Walzer, Ländler und alpenländische Volksmelodien sind nämlich nur die Startbahn, von der aus das Herbert Pixner Projekt in Richtung Blues, Rock und Flamenco fliegt. Auch Popsongs wie «Dirty Diana» von Michael Jackson spielt das Quartett – ein Song übrigens, den Pixner nicht weniger als Volksmusik bezeichnen würde als den «Schneewalzer».
Gefeiert wie ein Popstar
Das Herbert Pixner Projekt spielt erdig und schwungvoll wie eine Volksmusikgruppe und wirkt gleichzeitig leicht und elegant wie eine Jazzband. Obwohl dieser Sound das Quartett in die Elbphilharmonie, ins Wiener Konzerthaus oder ins Nürnberger Opernhaus bringt, bleibt Herbert Pixner am Boden und nennt sich bescheiden «Unterhaltungsmusikant».
Ein Unterhaltungsmusikant, der live zur Höchstform aufläuft.
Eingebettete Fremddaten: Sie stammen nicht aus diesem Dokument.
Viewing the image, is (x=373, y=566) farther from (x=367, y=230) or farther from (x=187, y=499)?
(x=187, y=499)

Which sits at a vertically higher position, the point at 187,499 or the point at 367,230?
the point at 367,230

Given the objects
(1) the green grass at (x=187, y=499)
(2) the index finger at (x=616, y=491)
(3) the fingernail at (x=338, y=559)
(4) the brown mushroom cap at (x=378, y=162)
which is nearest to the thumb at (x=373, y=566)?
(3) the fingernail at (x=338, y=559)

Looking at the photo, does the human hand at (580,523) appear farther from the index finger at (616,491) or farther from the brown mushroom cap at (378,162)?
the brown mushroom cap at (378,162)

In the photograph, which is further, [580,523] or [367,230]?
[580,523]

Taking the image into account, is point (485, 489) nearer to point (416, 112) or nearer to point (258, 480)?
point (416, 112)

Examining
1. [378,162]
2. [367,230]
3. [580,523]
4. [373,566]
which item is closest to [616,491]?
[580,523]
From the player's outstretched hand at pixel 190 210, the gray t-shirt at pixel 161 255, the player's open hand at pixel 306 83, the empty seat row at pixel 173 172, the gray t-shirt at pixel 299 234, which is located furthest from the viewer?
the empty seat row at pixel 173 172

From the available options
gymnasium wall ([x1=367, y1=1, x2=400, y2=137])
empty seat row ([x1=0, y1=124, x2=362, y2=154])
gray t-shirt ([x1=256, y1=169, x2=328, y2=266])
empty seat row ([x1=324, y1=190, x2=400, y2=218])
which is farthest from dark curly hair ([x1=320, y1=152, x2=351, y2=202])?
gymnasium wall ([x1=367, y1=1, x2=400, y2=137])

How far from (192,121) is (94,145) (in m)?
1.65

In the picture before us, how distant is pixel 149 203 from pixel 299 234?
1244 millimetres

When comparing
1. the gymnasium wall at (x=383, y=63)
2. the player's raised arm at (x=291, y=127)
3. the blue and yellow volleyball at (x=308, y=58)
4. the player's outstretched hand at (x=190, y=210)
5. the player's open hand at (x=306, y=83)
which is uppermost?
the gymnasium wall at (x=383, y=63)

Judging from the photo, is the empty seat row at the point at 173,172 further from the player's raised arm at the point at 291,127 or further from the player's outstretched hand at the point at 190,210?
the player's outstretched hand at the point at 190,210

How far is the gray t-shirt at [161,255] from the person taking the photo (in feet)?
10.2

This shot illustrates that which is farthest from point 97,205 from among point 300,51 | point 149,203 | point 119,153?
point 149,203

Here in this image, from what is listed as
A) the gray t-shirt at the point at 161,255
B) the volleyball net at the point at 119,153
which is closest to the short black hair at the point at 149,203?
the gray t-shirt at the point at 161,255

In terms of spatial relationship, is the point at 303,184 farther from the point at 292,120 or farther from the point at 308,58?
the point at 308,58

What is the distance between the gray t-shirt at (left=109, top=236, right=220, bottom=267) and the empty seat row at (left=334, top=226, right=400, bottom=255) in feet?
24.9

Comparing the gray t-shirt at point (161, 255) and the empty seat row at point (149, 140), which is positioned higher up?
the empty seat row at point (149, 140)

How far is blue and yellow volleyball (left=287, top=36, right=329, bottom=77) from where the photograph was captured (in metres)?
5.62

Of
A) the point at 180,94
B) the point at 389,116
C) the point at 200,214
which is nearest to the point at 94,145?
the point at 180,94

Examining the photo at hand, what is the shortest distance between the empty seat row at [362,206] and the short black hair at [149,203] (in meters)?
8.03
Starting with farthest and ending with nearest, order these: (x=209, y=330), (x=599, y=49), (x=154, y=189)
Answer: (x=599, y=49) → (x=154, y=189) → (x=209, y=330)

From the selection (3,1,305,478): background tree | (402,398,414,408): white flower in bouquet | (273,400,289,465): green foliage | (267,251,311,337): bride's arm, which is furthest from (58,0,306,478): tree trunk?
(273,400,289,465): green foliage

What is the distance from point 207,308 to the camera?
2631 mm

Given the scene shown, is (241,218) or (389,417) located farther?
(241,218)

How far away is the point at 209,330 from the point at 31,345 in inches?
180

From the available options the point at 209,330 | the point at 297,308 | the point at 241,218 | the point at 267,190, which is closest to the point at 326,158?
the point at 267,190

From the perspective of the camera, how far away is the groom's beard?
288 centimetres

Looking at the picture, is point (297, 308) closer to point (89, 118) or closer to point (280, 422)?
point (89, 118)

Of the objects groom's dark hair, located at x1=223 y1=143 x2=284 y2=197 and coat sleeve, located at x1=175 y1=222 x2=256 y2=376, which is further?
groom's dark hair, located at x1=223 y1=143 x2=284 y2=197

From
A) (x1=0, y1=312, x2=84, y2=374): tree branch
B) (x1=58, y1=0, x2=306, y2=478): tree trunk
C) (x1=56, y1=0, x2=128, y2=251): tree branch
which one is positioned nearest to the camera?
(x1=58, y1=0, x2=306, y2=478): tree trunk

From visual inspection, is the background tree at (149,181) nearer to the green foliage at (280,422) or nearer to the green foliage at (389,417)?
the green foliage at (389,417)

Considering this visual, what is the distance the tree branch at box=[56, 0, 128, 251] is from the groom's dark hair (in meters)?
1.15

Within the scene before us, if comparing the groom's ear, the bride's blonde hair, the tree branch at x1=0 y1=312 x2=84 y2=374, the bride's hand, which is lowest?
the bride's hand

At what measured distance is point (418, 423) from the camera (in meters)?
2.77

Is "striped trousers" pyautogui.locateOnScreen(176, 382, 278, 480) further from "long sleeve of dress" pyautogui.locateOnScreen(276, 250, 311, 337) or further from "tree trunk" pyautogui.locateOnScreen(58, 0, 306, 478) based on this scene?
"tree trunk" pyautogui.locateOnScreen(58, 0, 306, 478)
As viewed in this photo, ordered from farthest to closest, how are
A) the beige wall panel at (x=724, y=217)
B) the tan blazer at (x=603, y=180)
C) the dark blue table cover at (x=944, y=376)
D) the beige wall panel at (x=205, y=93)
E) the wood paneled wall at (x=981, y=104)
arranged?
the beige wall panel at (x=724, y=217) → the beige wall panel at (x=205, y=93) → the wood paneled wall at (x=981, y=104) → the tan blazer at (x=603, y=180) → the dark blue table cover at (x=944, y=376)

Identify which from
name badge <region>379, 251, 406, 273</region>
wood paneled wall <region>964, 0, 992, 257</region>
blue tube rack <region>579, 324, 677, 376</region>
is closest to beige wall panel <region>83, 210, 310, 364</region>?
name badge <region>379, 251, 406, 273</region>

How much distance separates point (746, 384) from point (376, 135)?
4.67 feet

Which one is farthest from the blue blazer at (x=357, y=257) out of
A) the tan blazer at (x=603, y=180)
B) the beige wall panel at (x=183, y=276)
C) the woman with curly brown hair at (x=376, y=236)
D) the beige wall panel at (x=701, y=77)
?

Das hat sich herumgesprochen: Fast jedes der über 150 Konzerte im Jahr ist ausverkauft, Fans feiern den Südtiroler wie einen Popstar. Aber eine routinierte Show nach Schema X – das ist Herbert Pixners Albtraum oder wie er selbst sagt: «Erfolg ist, wenn unser Quartett wieder völlig neu improvisiert hat.»